-Hhapşuuuu,hhapşuuuu
Ses kulaklarıma baskı yaparken uykum 20.kez falan bölünüyordu.
Artık güneş doğdu diyip saatlerdir hapşuran baykuşun yanına gittim.Yatağın içine gömülmüş minik vücudu,hasta olduğunu gösteriyordu.
Saçları dört bir yana dağılmış uzun zamandır takmadığı gözlüğünün izleri yüzünden kaybolmuştu.Güzel bir kız olduğunu kesinlikle inkar etmezken elimi alnına doğru getirdim.
Ateşi yoktu,ama halsizlik belirtileri grip olduğunu falan gösteriyor olmalıydı.Gözlerini açtığında,onunla ilgilendiğimi anlayacak diye deve kuşu olup kafamı kuma gömesim gelmişti.
-Hapşurup duruyordun,yastıkla seni boğmaya geldim.
Dediğimde cevap vermedi.
Bana laf sokma girişiminde bulunmaması cidden kötü olduğunu gösteriyordu.
Tabiki eve gitmeyi hala düşünmüyordum.
Burada kalmak için boşuna uğraşmış olamazdım.
Yapacak birşeyim olmadığını anlayınca,çalışmaya başlayan telefonumla Baran'ın numarasını çevirdim.-Efendim uykulu sesi odasına gidip yanaklarını sıkma isteğiyle dolup taşmamı sağlarken kendime hakim olmaya çalıştım.
-Baran bizim odaya gelin!Zeliha iyi görünmüyor.
Dedikten sonra cevap beklemeksizin telefonu yüzüne kapadım.
Odaya dün gece geç gelmiş olmasına karşın üzeride oldukça ıslaktı.
Önemsenecek kadar ciddi görmediğim için yataktan kalkmamıştım.Bu kadar hızlı hasta olması cidden tuhaftı.
Kız barbi bebek gibiydi.
Ben günlerce ıalansamda bu kadar halsiz olmazdım.Doğama aykırıydı.
Kapının çalmasıyla bir Patron edasıyla"gir"diye bağırdım.
İçeri üzerinde eşofmanla Baran ve Özgür girince bizim yarıçıplak uyuyan baykuşun üzerini kapattım.Baran'ın gözleri uykudan açılmazken,Özgür oldukça endişeli görünüyordu.
Az önce benim yaptığım gibi elini bizim ineğin başına koydu.-Ateşi yok,ama iyi görünmüyor ne yapacağız.
Hemen gitmeyi düşünmediğim için,tabiki gitmek yönünde bir fikre tamamen karşıydım.
-Bilmiyorum,hastaneye falan mı gitsek?
Baran'ın parlak fikrine verecek cevap bulamazken,baykuş konuştu.
-Gerek yok sadece biraz yorgun hissediyorum.Ayrıca olası bir hastahane başvurusunda anneme haber gider.Sonra tabiki onu burda bulmak hiçbirimizin hoşuna gitmez.
Onu kafa sallayarak onayladıktan sonra Özgür yatağının köşesine otururken,Baran'da odadaki alaturka koltuğun üzerine oturmuştu.
Bende alaca renkli yer karosuyla bakışıyordum.-Tabi kızı böyleyse annesini düşünemiyorum.
Sesli söylemiş olduğum düşüncelerime sessizlik çok güzel cevap olurken,gitmemiz gerektiğine emin olmuştum.-Ne yapacağız peki?
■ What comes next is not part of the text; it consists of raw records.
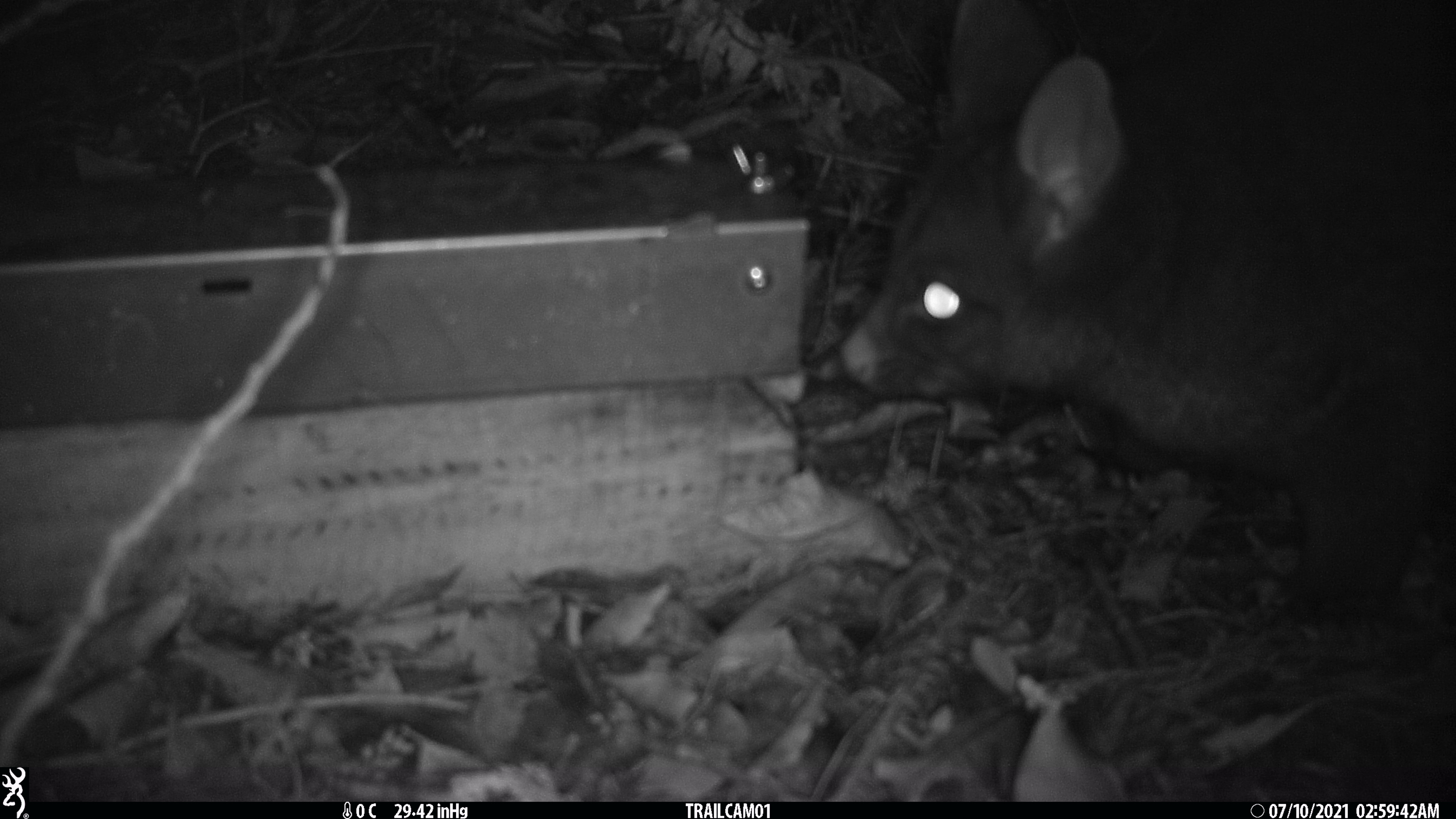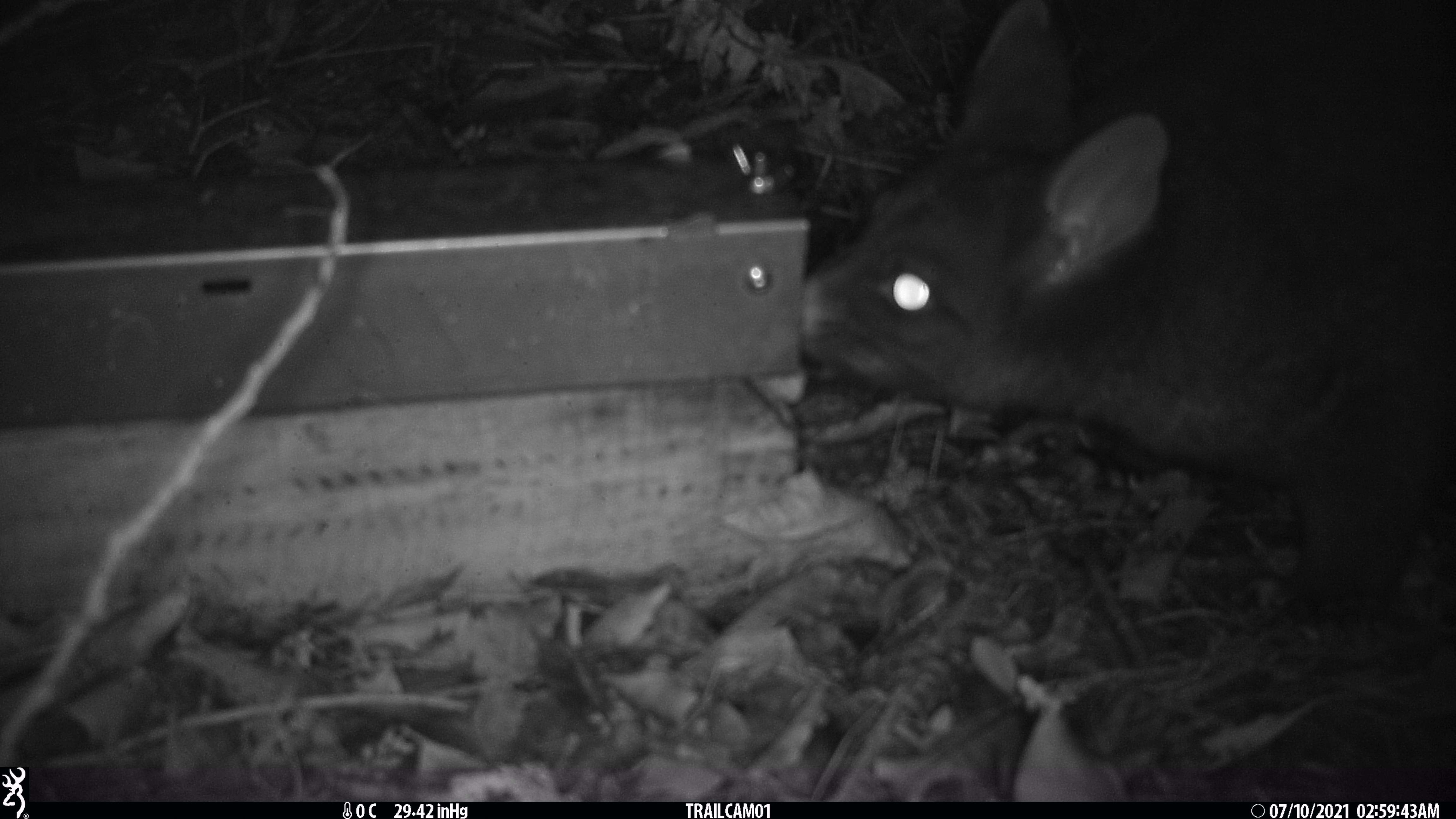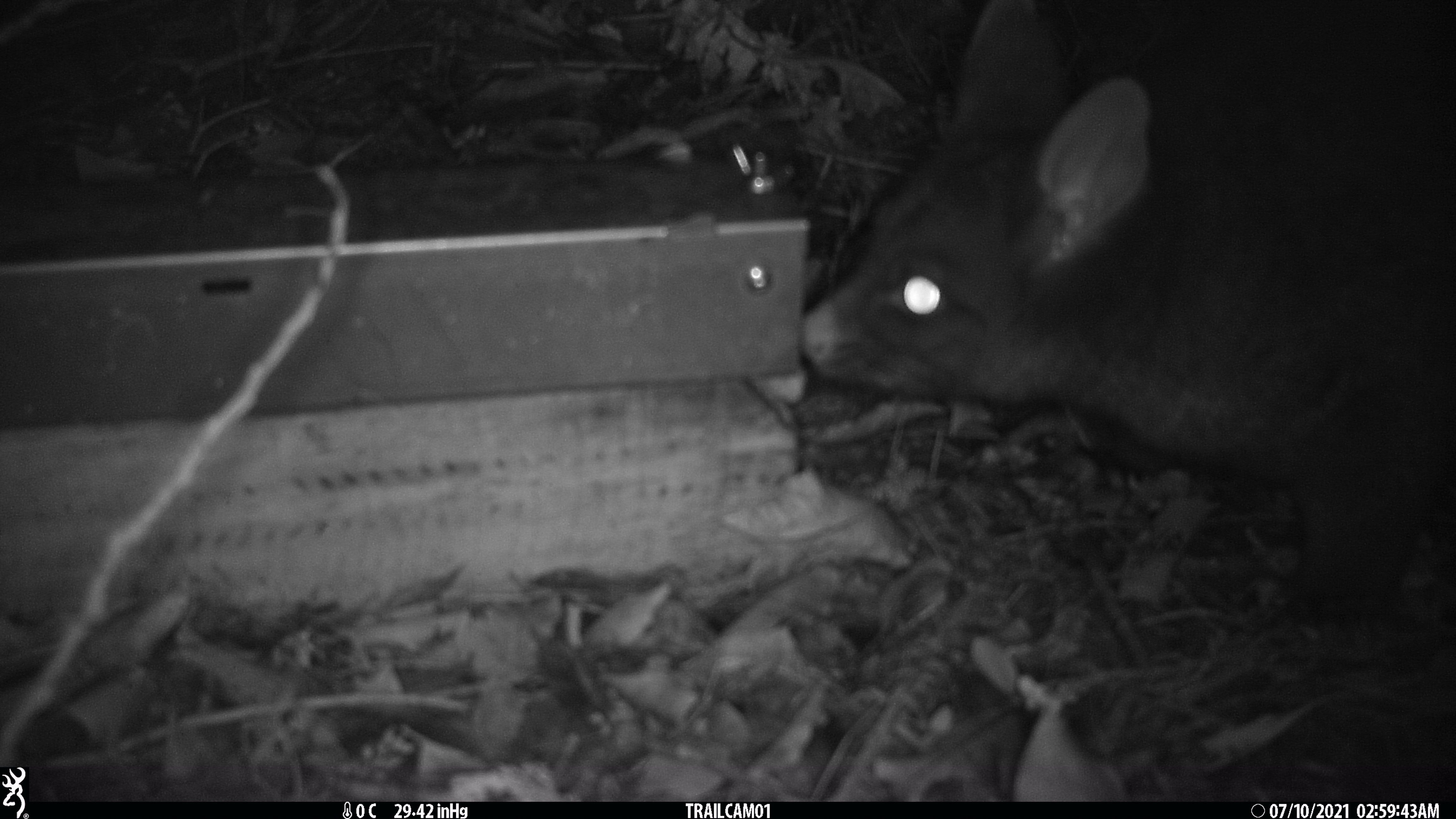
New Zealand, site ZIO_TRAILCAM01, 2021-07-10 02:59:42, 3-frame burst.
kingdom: Animalia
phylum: Chordata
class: Mammalia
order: Diprotodontia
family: Phalangeridae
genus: Trichosurus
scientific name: Trichosurus vulpecula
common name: common brushtail possum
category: possum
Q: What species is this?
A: Possum (common brushtail possum) (Trichosurus vulpecula).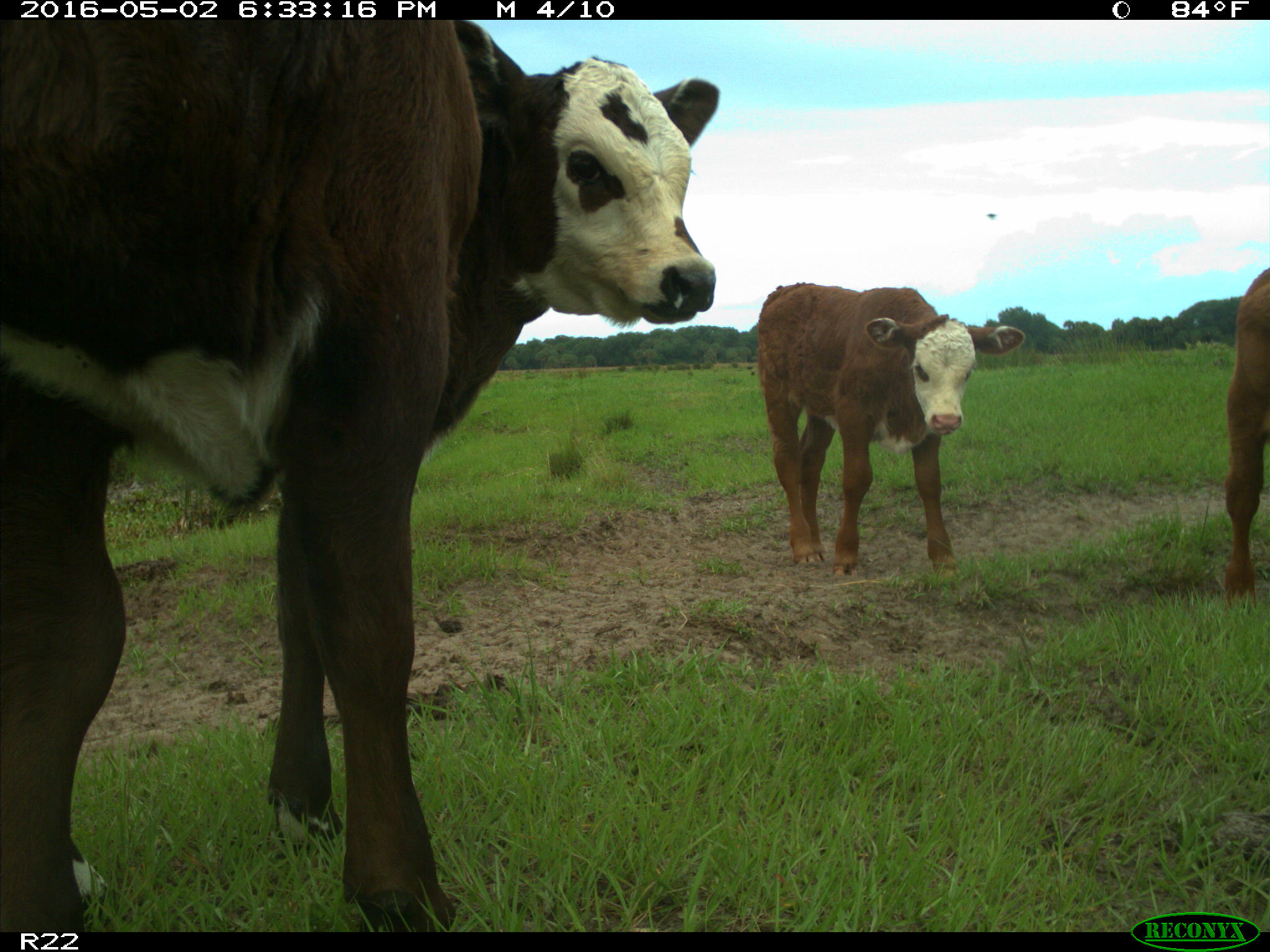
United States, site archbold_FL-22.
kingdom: Animalia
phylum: Chordata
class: Mammalia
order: Artiodactyla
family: Bovidae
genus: Bos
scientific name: Bos taurus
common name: domestic cow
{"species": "Bos taurus (domestic cow)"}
Özgür'ün sesine karşı düşüncelerimi hızlandırıyordum.
-Pekala yarın burdan gidelim.
Şimdi ben bilet almaya gidiyorum.Çünkü hasta bakmaktan hiç anlamam.Özgür sende o potansiyeli görüyorum.dedikten sonra banyoya girip üzerime yeni aldığımız şeyleri geçirdim.Banyonun temiz olması gerçekten harika bir lütufken güzel iç tasarımına hayran kaldım.Bu kadar beyaz olmasını işkencemsi hijyen koşullarına bağlayarak yüzümü bırkaç defa yıkadım.Soğuk su uyanmamı tabiki sağlamıyordu.Gümüş ayrıntılı aynanın içine bakmaktansa dışını süzmeye devam ettim.
Saçlarımı serbest bıraktıktan sonra aynadaki yansımamdan memnun olmasamda odadan çıktım.Telefonuma gelen mesajla kapının önünde Baran'ı beklemeye başladım.
Benimle geleceğini yazmıştı.
Aslına bakarsanız ondan kaçmaya çalıştığımı anlamış gibiydi.
Sormamasını istiyordum.
Ona bağlanmamak için kaçtığımı bilmemeliydi.
Sonuç olarak benimde bir gururum vardı.